Many years ago my friend's dad owned and ran his own business. Still does, in fact.

They decided to take on a temp to organise their office. It was in the days before computers became ubiquitous and filing was done in big cabinets. They hired a very pleasant girl who was easy to get on with, if somewhat light of braincell. She was charged with the exciting job of taking the outstanding invoices and receipts and filing them alphabetically using the client's name. Easy, no?

Well, no, apparently. After she left no-one could find anything. All of the drawers seemed to be empty. Apart from one. The drawer marked "M".
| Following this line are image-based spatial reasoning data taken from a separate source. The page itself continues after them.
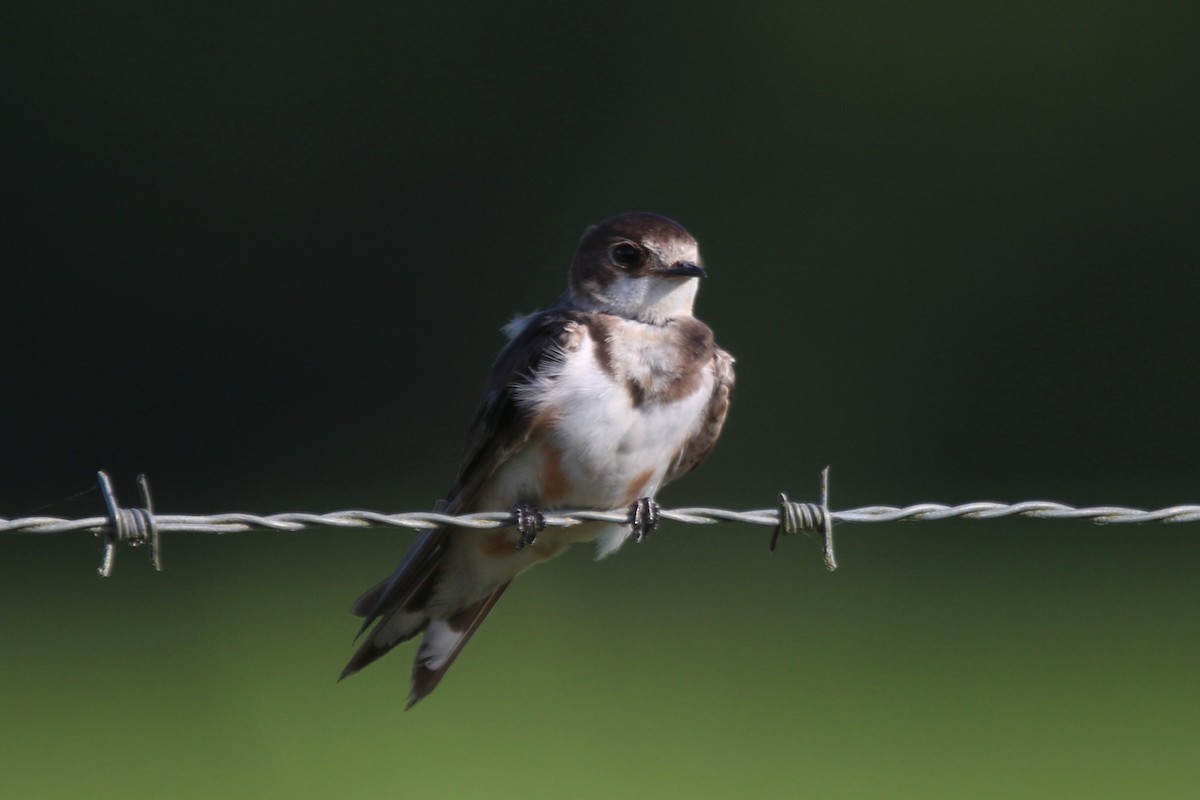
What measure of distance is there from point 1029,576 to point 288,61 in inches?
279

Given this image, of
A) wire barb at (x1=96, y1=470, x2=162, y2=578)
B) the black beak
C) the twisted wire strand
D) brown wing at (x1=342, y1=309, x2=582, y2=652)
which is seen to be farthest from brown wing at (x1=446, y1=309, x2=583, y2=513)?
wire barb at (x1=96, y1=470, x2=162, y2=578)

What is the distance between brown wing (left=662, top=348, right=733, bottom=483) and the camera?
16.9 feet

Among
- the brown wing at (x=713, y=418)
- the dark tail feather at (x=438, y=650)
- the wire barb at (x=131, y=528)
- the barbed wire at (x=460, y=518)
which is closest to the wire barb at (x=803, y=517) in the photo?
the barbed wire at (x=460, y=518)

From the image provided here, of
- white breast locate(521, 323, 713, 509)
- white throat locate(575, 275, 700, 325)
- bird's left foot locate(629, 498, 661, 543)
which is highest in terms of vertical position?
white throat locate(575, 275, 700, 325)

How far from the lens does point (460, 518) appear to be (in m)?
4.04

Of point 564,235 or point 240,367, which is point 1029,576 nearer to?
point 564,235

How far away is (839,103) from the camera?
1337cm

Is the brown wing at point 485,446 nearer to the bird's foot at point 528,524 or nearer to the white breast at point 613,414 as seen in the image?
the white breast at point 613,414

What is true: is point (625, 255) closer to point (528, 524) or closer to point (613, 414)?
point (613, 414)

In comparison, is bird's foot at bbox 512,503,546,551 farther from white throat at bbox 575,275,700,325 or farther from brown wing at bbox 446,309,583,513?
white throat at bbox 575,275,700,325

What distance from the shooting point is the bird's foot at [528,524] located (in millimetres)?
4773

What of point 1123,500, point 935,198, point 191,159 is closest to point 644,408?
point 1123,500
Can you guess what had happened? Yes, that's right. She had filed all of the invoices under "M". For "Mr."
(, Tue 29 Jan 2008, 17:24, 2 replies)
A junior we hired
couldn't file alphabetically without singing the alphabet song - over and over again. We threatened to gag her if she didn't shut the f*** up!
Same girl couldn't tell the difference between a hundred thousand and a million. So the company, in its infinite wisdom, moved her to the investment department!
(, Tue 29 Jan 2008, 17:43, closed)
Pharmacists do this too.
Every single one I've ever known (quite a few) puts completed and checked prescriptions on any shelf they like, despite the shelves being clearly labelled with a MASSIVE letter.

One in particular always used the 'G' shelf, whatever the patient's surname was.